Output (Try it online!):

((((12 * n + 45) * n + 50) * n + 15) * n - 2) * n // 120
10 months ago · Santiago Trujillo Denunciar

0

(fastest methods, 3 and 4, are at the end)

In a fast NumPy method you need to specify dtype=np.object so that NumPy does not convert Python int to its own dtypes (np.int64 or others). It will now give you correct results (checked it up to N=100000).

# method #2
start=time.time()
w=np.arange(0, n+1, dtype=np.object)
result2 = (w**2*np.cumsum(w)).sum()
print('Fast method:', time.time()-start)

Your fast solution is significantly faster than the slow one. Yes, for large N's, but already at N=100 it is like 8 times faster:

start=time.time()
for i in range(100):
    result1 = summation(0, n, mysum)
print('Slow method:', time.time()-start)

# method #2
start=time.time()
for i in range(100):
    w=np.arange(0, n+1, dtype=np.object)
    result2 = (w**2*np.cumsum(w)).sum()
print('Fast method:', time.time()-start)
Slow method: 0.06906533241271973
Fast method: 0.008007287979125977

EDIT: Even faster method (by KellyBundy, the Pumpkin) is by using pure python. Turns out NumPy has no advantage here, because it has no vectorized code for np.objects.

# method #3
import itertools
start=time.time()
for i in range(100):
    result3 = sum(x*x * ysum for x, ysum in enumerate(itertools.accumulate(range(n+1))))
print('Faster, pure python:', (time.time()-start))
Faster, pure python: 0.0009944438934326172

EDIT2: Forss noticed that numpy fast method can be optimized by using x*x instead of x**2. For N > 200 it is faster than pure Python method. For N < 200 it is slower than pure Python method (the exact value of boundary may depend on machine, on mine it was 200, its best to check it yourself):

# method #4
start=time.time()
for i in range(100):
    w = np.arange(0, n+1, dtype=np.object)
    result2 = (w*w*np.cumsum(w)).sum()
print('Fast method x*x:', time.time()-start)
10 months ago · Santiago Trujillo Denunciar

0

Comparing Python with WolframAlpha like that is unfair, since Wolfram will simplify the equation before computing.

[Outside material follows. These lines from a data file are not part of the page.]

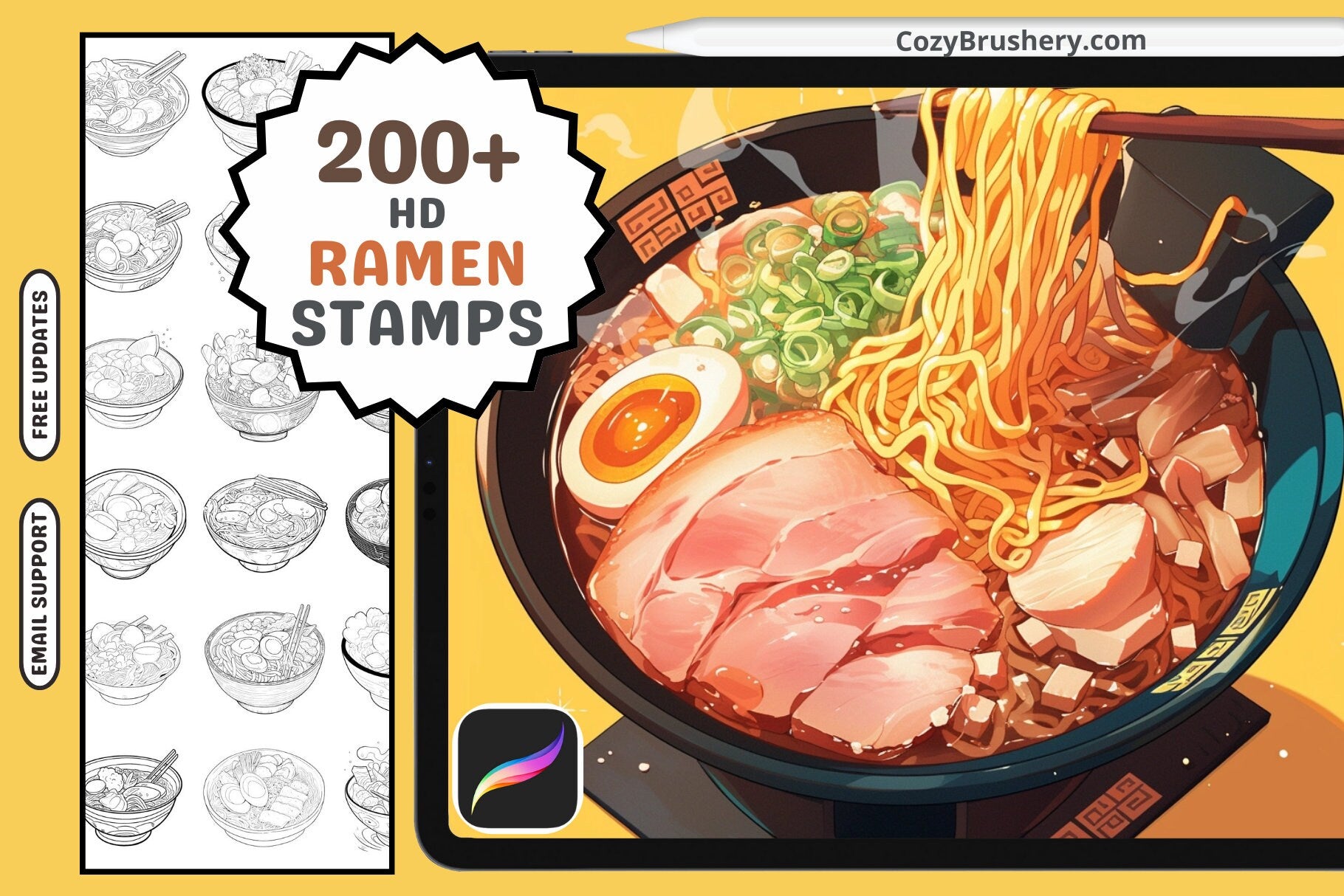 Procreate Stamps: Ramen Rapture Pack with 200 Plus Stamps - Cozy Brushery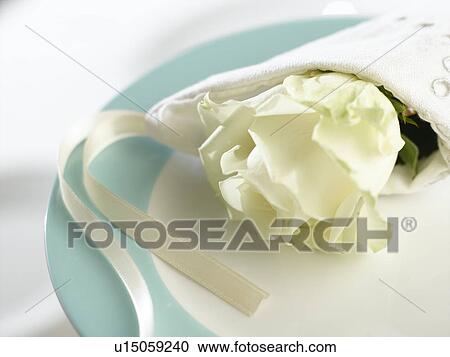 Stock Image - White rose wrapped in a napkin. Fotosearch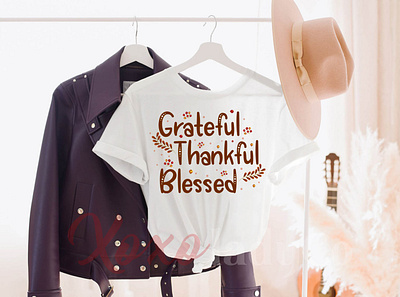 "Grateful Thankful Blessed" T-Shirt Design animation app branding custom t shirt design friendgiving graphic design icon illustration logo many book t shirt typography ui ux vector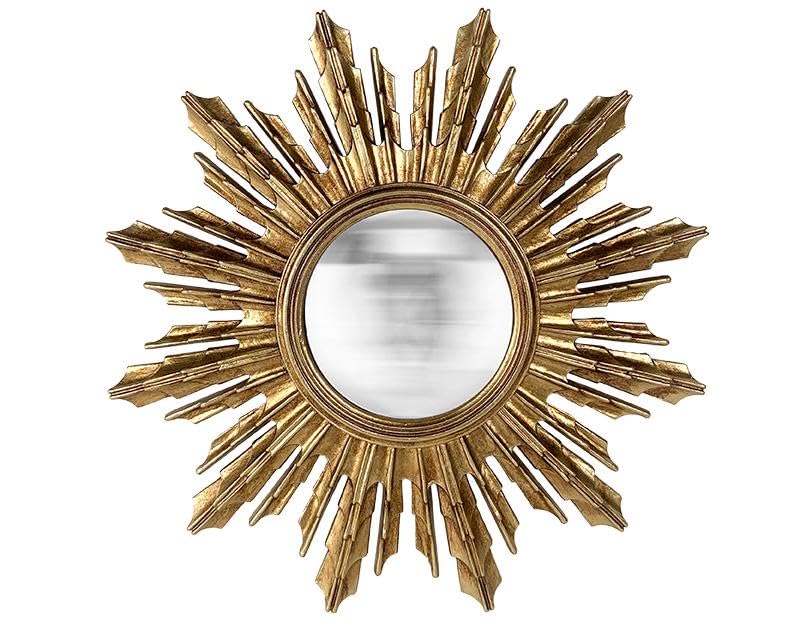 Miroir Soleil Convexe doré de 31.3cm idéal dans un salon moderne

Fortunately, the Python ecosystem knows no limits, so you can use SymPy:

from sympy import summation
from sympy import symbols

n, x, y = symbols("n,x,y")
eq = summation(x ** 2 * summation(y, (y, 0, x)), (x, 0, n))
eq.evalf(subs={"n": 1000})

It will compute the expected result almost instantly: 100375416791650. This is because SymPy simplifies the equation for you, just like Wolfram does. See the value of eq:

enter image description here

@Kelly Bundy's answer is awesome, but if you are like me and use a calculator to compute 2 + 2, then you will love SymPy ❤. As you can see, it gets you to the same results with just 3 lines of code and is a solution that would also work for other more complex cases.